Moore, felsefi kanıtlamaların, kendisinin doğalcı yanılsama olarak adlandırdığı bir sorunla malul olduğunu ifade eder. Bu sorunun kaynağında, bir terimin belli bir kanıtlama dahilindeki kullanımının, söz konusu terimin tanımı ile karıştırılması yatar. Ahlak felsefesi tartışmalarında bu sorunla, özellikle iyi teriminin tanımlanmasında karşılaşılır. Ahlaki kanıtlamalar genellikle şu şekilde ifade edilir. Bir şey belli başlı özelliklere haiz ise iyi olduğu kabul edilmelidir. Farklı ahlaki anlayışları savunan düşünürlere göre bu özellikler farklılık gösterebilir. Örneğin, hazcı yaklaşımın savunucularına göre hoş, haz veren şeyler iyidir. Moore, bu kanıtlamaların bir geçerliliği olsa dahi bize, ''iyi''nin tanımını vermediklerini öne sürer. Bir özellik olarak ''iyi'', Moore göre tanımlanamaz. Sadece ne olduğu gösterilebilir ve bu gösterme üzerinden kavranılabilir. ''A iyidir eğer B özelliğine sahipse'' biçimindeki ifadeler, B özelliğinin neden iyi kabul edildiğini açıklayamadığı için sadece ''iyi''nin tanımlamasını ertelemiş olur.

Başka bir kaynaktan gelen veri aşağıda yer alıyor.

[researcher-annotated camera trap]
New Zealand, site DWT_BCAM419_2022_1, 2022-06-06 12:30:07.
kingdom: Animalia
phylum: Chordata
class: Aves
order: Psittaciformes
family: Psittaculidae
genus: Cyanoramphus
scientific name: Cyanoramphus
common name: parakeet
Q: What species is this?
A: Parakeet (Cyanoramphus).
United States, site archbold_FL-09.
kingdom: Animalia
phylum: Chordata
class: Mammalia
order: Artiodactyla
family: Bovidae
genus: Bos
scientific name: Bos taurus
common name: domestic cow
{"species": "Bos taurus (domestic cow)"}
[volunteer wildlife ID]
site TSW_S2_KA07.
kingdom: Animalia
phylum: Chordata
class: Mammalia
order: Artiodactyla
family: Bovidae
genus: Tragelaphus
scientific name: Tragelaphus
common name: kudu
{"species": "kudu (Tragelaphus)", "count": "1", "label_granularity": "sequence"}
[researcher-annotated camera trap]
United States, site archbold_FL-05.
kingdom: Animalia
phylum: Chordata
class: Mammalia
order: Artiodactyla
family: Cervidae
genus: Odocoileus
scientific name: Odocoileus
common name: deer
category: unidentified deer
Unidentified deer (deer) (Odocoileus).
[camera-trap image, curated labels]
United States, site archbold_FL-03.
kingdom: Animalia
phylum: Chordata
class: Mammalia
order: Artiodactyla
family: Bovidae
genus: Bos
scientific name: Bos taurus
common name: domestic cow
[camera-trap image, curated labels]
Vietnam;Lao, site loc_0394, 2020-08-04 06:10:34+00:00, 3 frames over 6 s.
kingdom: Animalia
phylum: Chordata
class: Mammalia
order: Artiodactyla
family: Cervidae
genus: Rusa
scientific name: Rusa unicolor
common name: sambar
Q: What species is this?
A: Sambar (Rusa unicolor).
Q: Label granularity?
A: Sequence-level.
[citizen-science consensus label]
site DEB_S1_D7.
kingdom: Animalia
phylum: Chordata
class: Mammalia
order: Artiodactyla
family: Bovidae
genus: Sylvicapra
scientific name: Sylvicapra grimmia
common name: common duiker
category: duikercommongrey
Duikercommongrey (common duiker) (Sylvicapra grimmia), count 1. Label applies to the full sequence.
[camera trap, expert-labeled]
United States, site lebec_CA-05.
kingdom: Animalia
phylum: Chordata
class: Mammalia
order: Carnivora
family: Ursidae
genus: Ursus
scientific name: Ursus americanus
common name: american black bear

Moore'un ''iyi''nin tanımlanamaz olduğuna dair kanıtlaması, genellikle açık soru kanıtlaması olarak anılır. Moore, ''Haz veren bir şey aynı zamanda iyidir'' biçiminde bir ifadeyi ele alır. Eğer bu ifade ''iyi''nin tanımını içeriyorsa ''Bir şeyin haz verici olması iyi midir? sorusu ile ''Bir şeyin haz verici olması haz verici olması mıdır?'' sorusunun aynı anlama gelmesi ve anlamca eşdeğer olması gerekir. Moore göre ilk soru gayet anlamlıdır ve bir içeriği vardır. ; öte yandan ikinci soruya kolayca 'evet' cevabı verilebilir. İlk biçimdeki sorular açık sorulardır. ''Haz veren'' yerine hangi özellik konulursa konulsun bu durum değişmez. Moore bu kanıtlaması sonucunda, değer kavramının çözümlenmesine yönelik tüm girişimlerin başarısızlığa mahkum olduğunu ifade eder. Eğer değer kavramının çözümlemesi olanaklı olacaksa, yukarıda sözü geçen soru ve ifadelerin aşikar olması beklenir ki böyle bir durum söz konusu değildir. Bir başka biçimde ifade edersek, eğer iyi kavramı başka bazı kavramlarla çözümlenebiliyor olsa, iyi kavramını içeren analitik ifadelerin bulunması gerekir ki Moore, tam olarak böyle analitik ifadelerin bulunmadığını iddia etmektedir. Sonuç olarak ''iyi''yi diğer sözcükleri kullanarak tanımlayamayız. Sadece bir eyleme veya bir şeye işaret ederek ''İşte bu iyidir.'' diyebiliriz. Moore'un bu kanıtlaması, sadece değer kavramı ile sınırlı tutulmayabilir. Bazı düşünürler, Moore'un burada altını çizdiği sorunun başka çözümlemeler için de geçerli olacağını söylemektedirler. Dolayısıyla tartışma, ahlak felsefesi alanıyla sınırlı olmayıp çözümlemenin olanağına dair bir tartışmaya dönüşmektedir. Moore'a göre iyi, doğal olmayan bir özelliktir. Bunun anlamı, iyinin ampirik veya bilimsel olarak test edilmeyeceği veya doğrulanamayacağıdır. İyi kavramı, doğa bilimlerinin sınırlarının dışında kalmaktadır. Hal böyle ise iyi ile ilgili bilgimizin kaynağı, bir sorun olarak karşımıza çıkmaktadır. İyi, duyusal deneyimin sınırları içerisinde algılayıp kavrayabileceğimiz bir özellik değil ise bir şeyin iyi olup olmadığını iddia ederken neya dayanmaktayız? Moore, bu noktada dolaysız bir bilgi edinme biçimi olarak ahlaki bir görüntüden söz eder. Ahlaki bilgiler, kendiliğinden aşikar önermelerdir ki ispatları ya da değillemelerinin ispatları söz konusu değildir.